(Rows from a dataset)
§ §
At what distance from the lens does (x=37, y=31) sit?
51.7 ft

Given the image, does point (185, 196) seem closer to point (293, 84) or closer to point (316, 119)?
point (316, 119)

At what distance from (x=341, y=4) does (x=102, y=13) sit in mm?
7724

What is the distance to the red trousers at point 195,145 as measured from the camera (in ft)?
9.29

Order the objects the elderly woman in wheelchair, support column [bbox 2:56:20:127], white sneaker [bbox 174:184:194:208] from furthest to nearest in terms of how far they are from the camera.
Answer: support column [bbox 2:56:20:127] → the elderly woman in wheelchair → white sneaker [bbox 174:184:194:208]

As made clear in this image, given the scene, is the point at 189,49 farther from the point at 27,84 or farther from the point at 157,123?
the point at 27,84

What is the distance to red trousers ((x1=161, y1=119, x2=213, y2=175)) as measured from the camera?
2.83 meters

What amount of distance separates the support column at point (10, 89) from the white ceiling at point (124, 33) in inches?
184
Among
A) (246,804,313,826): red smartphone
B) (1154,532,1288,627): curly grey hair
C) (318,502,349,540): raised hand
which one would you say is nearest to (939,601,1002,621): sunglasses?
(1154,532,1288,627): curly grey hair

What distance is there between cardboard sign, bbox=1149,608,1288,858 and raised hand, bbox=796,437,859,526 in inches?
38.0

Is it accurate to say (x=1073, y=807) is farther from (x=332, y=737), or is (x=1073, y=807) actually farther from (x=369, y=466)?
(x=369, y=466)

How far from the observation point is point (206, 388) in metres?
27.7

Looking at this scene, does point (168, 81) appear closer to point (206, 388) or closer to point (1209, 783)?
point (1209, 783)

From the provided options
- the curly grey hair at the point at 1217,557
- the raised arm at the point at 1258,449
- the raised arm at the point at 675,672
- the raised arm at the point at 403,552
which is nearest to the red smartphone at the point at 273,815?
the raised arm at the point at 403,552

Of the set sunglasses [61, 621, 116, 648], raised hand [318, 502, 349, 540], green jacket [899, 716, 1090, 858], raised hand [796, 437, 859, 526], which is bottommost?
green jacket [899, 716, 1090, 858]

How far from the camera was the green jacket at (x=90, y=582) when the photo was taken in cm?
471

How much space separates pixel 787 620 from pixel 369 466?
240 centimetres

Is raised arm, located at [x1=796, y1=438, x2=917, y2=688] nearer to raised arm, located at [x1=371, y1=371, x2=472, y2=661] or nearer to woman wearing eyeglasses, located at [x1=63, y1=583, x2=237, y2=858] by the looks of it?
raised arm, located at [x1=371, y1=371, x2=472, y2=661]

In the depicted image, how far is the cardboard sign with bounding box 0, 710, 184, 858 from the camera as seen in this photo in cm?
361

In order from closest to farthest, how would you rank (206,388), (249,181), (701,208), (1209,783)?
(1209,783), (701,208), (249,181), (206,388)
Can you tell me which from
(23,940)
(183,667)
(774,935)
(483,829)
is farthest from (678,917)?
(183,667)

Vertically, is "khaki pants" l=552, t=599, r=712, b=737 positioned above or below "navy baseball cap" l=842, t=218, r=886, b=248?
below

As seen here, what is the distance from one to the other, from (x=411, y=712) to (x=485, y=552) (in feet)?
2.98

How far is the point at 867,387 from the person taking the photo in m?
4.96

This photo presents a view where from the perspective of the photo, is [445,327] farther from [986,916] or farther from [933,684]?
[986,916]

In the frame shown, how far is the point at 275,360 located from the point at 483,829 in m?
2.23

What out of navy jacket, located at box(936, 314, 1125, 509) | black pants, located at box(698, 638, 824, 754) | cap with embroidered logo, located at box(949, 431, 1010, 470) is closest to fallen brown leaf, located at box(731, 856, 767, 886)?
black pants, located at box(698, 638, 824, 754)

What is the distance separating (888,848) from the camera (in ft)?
§ §
TASK BRIEF - Copy word for word everything from the line containing "Can you tell me which from" down to the end of the records above.

ANSWER TO THIS PROBLEM -
Can you tell me which from
(23,940)
(183,667)
(774,935)
(483,829)
is farthest from (678,917)?
(183,667)

Vertically, is "khaki pants" l=552, t=599, r=712, b=737 positioned above or below "navy baseball cap" l=842, t=218, r=886, b=248?
below

As seen here, what is the distance from one to the other, from (x=411, y=712) to (x=485, y=552) (in feet)?
2.98

How far is the point at 867,387 from the person taking the photo in m?
4.96

This photo presents a view where from the perspective of the photo, is [445,327] farther from [986,916] or farther from [933,684]?
[986,916]

In the frame shown, how far is the point at 275,360 located from the point at 483,829 in m?
2.23

What out of navy jacket, located at box(936, 314, 1125, 509) | black pants, located at box(698, 638, 824, 754) | cap with embroidered logo, located at box(949, 431, 1010, 470) is closest to fallen brown leaf, located at box(731, 856, 767, 886)?
black pants, located at box(698, 638, 824, 754)

What is the distance separating (888,848) from the camera (in ft)?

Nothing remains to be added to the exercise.